══ EXTRACT PROVIDED ══

Uniacke was commissioned as a temporary second lieutenant on 23 December 1914, and served in the Royal Inniskilling Fusiliers and the Royal Irish Rifles, before being seconded to the Royal Flying Corps, being appointed a flying officer (observer) on 15 August 1917, with seniority from 17 May.

He was posted to the No. 48 Squadron, where he was credited with thirteen aerial victories. All of them occurred while he was an observer in the Bristol F.2b, also known as a Bristol Fighter. In addition, all thirteen were in conjunction with one pilot, Second Lieutenant Ralph Luxmore Curtis.

Uniacke scored his first aerial victory from his Bristol F2.b with serial number A7149. He and Curtis sent a two-seater out of control over Quéant, Pas-de-Calais, France, on 3 July 1917. Two days later, from Bristol F.2b (A7153), Uniacke and Curtis sent an Albatros D.V out of control over Bapaume, Pas-de-Calais. Uniacke scored his third aerial triumph from his Bristol F.2b (A7107) when he and Curtis destroyed an Albatros D.V over Vitry, France, on 7 July 1917.

═══

| WHAT IS REQUIRED |
Echo the passage on Uniacke's aerial victories word for word, from "Uniacke scored his first" to "7 July 1917.". The rows that come next are unrelated material and stand apart from the text.

══ ENTRIES PROVIDED ══

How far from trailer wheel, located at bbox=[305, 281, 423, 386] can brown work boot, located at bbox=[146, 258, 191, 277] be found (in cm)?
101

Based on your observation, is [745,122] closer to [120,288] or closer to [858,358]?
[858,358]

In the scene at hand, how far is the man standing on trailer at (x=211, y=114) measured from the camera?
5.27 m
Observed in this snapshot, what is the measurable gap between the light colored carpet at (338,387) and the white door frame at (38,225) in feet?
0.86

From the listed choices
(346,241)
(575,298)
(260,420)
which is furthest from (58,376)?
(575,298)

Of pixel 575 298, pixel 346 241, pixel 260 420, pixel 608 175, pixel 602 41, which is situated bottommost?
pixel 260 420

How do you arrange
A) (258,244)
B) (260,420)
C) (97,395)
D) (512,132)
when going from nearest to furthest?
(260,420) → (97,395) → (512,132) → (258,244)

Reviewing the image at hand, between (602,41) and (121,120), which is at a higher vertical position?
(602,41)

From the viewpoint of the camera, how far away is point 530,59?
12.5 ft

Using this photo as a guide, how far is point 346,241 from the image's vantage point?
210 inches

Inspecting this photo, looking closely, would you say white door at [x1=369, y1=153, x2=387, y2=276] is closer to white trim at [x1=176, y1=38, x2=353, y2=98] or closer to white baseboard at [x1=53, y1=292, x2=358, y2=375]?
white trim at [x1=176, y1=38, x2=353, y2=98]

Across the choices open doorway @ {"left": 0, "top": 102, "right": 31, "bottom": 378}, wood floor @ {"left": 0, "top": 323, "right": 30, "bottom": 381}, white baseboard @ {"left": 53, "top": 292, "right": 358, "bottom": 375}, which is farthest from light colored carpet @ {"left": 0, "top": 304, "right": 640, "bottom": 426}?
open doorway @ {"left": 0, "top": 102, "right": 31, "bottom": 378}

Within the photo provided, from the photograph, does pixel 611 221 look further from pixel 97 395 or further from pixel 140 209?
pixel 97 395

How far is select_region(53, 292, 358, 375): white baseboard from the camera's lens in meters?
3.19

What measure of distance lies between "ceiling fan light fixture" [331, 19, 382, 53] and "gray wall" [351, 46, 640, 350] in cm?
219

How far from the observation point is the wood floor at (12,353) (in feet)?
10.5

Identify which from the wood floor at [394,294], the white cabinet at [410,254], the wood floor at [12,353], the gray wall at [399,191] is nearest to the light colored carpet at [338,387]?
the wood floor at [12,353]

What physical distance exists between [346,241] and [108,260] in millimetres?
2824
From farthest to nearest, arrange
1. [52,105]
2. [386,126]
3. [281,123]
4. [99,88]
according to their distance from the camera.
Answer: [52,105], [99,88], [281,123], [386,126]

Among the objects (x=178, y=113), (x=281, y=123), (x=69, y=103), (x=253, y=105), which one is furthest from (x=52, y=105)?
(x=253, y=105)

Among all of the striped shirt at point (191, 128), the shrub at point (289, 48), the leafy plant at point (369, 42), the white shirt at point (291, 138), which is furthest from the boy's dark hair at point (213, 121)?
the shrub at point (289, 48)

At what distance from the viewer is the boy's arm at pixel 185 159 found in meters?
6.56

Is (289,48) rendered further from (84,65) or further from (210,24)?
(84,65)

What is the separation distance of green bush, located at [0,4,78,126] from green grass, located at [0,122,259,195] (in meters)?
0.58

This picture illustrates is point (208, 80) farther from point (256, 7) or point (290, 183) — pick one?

═══

| ANSWER FOR THE TASK |
Uniacke scored his first aerial victory from his Bristol F2.b with serial number A7149. He and Curtis sent a two-seater out of control over Quéant, Pas-de-Calais, France, on 3 July 1917. Two days later, from Bristol F.2b (A7153), Uniacke and Curtis sent an Albatros D.V out of control over Bapaume, Pas-de-Calais. Uniacke scored his third aerial triumph from his Bristol F.2b (A7107) when he and Curtis destroyed an Albatros D.V over Vitry, France, on 7 July 1917.